My Ideas To Deal With The Writer’s Strike

18 11 2007

The Writer’s Strike continues, so I guess it’s time for us to face the reality that TV might go into the toilet. The Office isn’t taping, Lost is looking at half a season and other shows are looking at a cold, dark winter.

So, in the spirit of being spunky, I’ve decided that we need to give some ideas to Hollywood in case this goes on to where we are watching “Dateline” every night and I just can’t deal with Chris Matthews or Lou Dobbs (where there is some smoke he’s running for president although I doubt it.)

I’m going to need some Xanax if that happens but I digress.

Our first show would be “What is Hillary Wearing?” A nightly show about the fashion world of the former first lady/New York senator/presidential candidate. Each night, we will look if she is wearing diamonds or pearls. Policy Shmolicy. It’s about fashion, bitches. CNN will cover this television masterpiece by planting questions amongst the contestants who must determine if Clinton is wearing aged coal or oyster hard thingies. And for a special feature, Wolf Blitzer will do the cha-cha for viewers in a tu-tu.
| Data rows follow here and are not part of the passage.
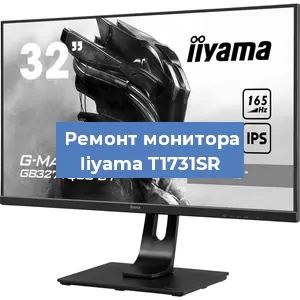 Замена разъема HDMI на мониторе Iiyama T1731SR в Белгороде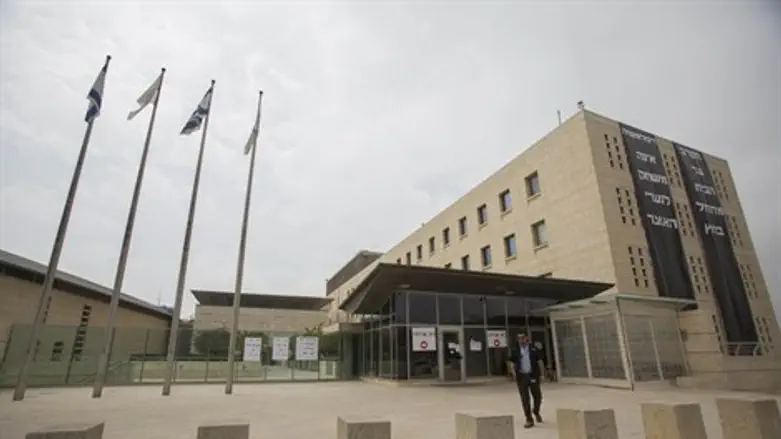 סיוע נוסף. משרד החוץ בירושלים
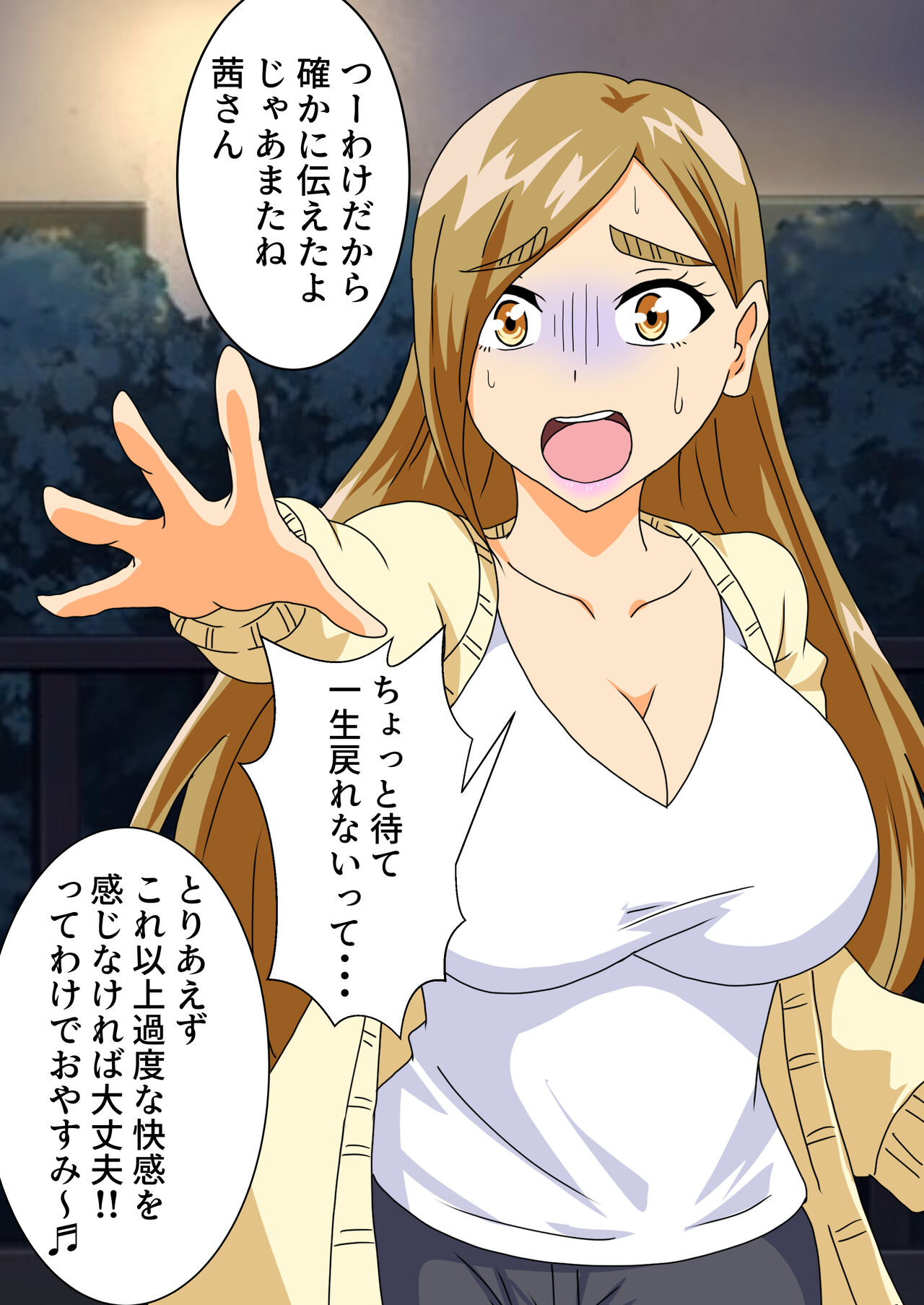 The story of a high school boy being robbed by an old lady with a big ass Bildnummer 43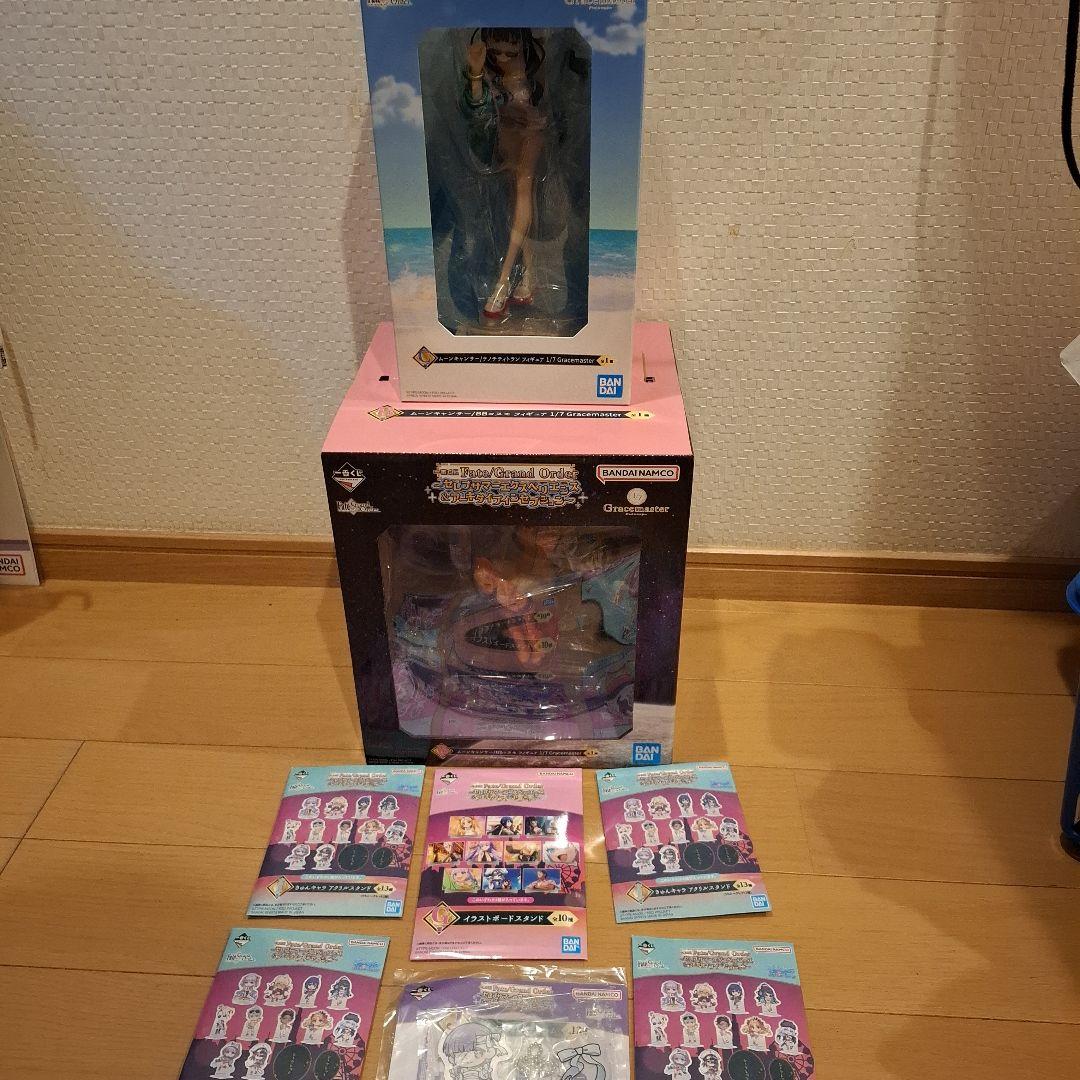 一番くじ　フェイト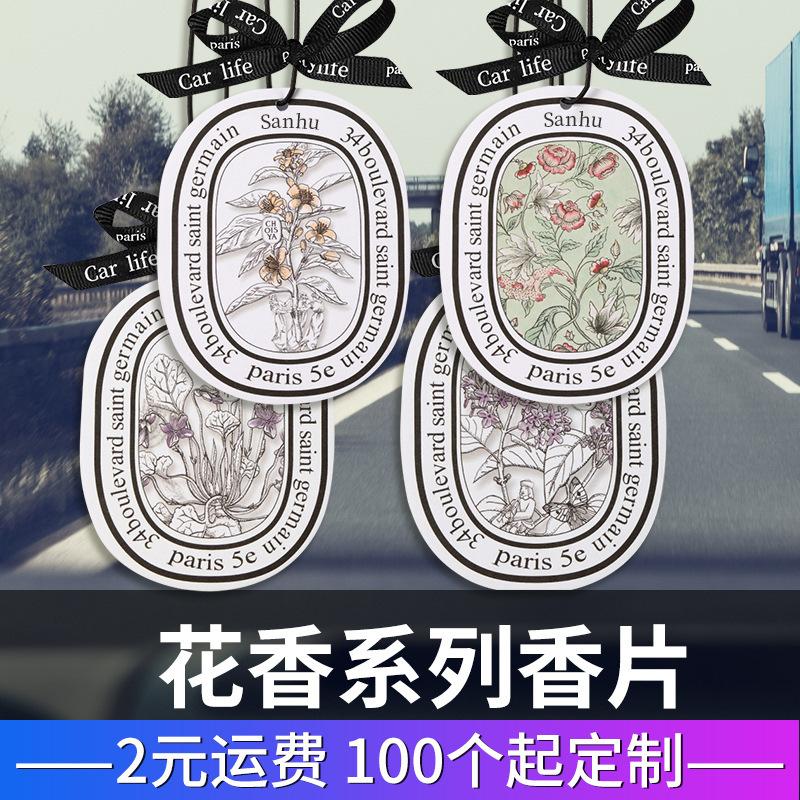 car aroma car interior lasting fresh car air freshener automobile hanging ornament car perfume ornaments aroma fragrance pieces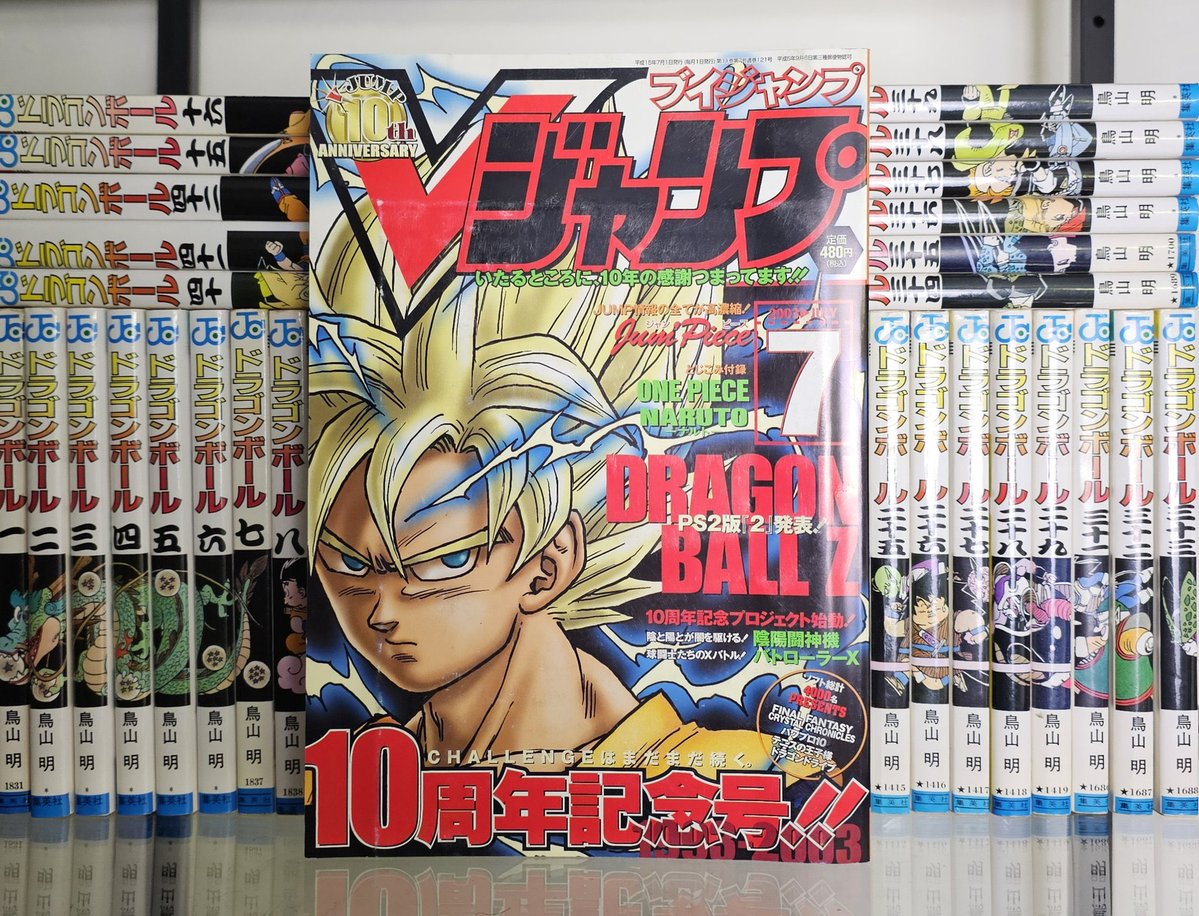 🎉CONCOURS🎉

Salut tout le monde, avec <a href="/konotoree/">Konotoree</a> on vous fait gagner un magnifique V-Jump Dragon Ball des années 2000 🐉

Pour participer 👇

✅ RT le tweet 

✅ Follow <a href="/kutadbz/">KUTARO🐉 | DB</a> et <a href="/konotoree/">Konotoree</a> 

Tirage dans 10 jours 
Bonne chance !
Of course, it could be argued that we get this every night on cable news. I guess I’m stealing an idea. Call me a thief if you must.

Our second show will be called “Find The Spoon.” This reality show, developed by Squirrel Queen, is about finding spoons in garbage disposals across the South. The hijinks will be amazing as people look for spoons while trying not to get their hands grinded off and will compete at a mystery location that might be a meth trailer or a plantation. Imagine the fun. Our host will be, of course, Larry the Cable Guy. Contestants will vie for $5,000 and a luncheon with Simon Cowell, right after a Botox treatment. He just might be surly, which will create a world of whimsy for viewers.

Finally, “Milk Your Neighbor’s Pet” which was inspired by tonight’s Amazing Race. To see contestants milk a camel brought me great joy. Imagine if contestants had to go to their neighbor’s house to milk a guinea pig. This would be glorious. Or how about an Iguana. This could be just about as amusing as “America’s Home Videos.” Or “According to Jim.”


It’s best to plan ahead, don’t you think?

Of course, if you want to know what’s going on from a writer about the writer’s strike, check out Ken Levine or Jane Espenson.

I bet they have better ideas than I do but I think “Find The Spoon” would be a blockbuster. Hell, people watched Paris Hilton for pete’s sake.

I’ve still got Ninja Warrior, and that, campers, is indeed something.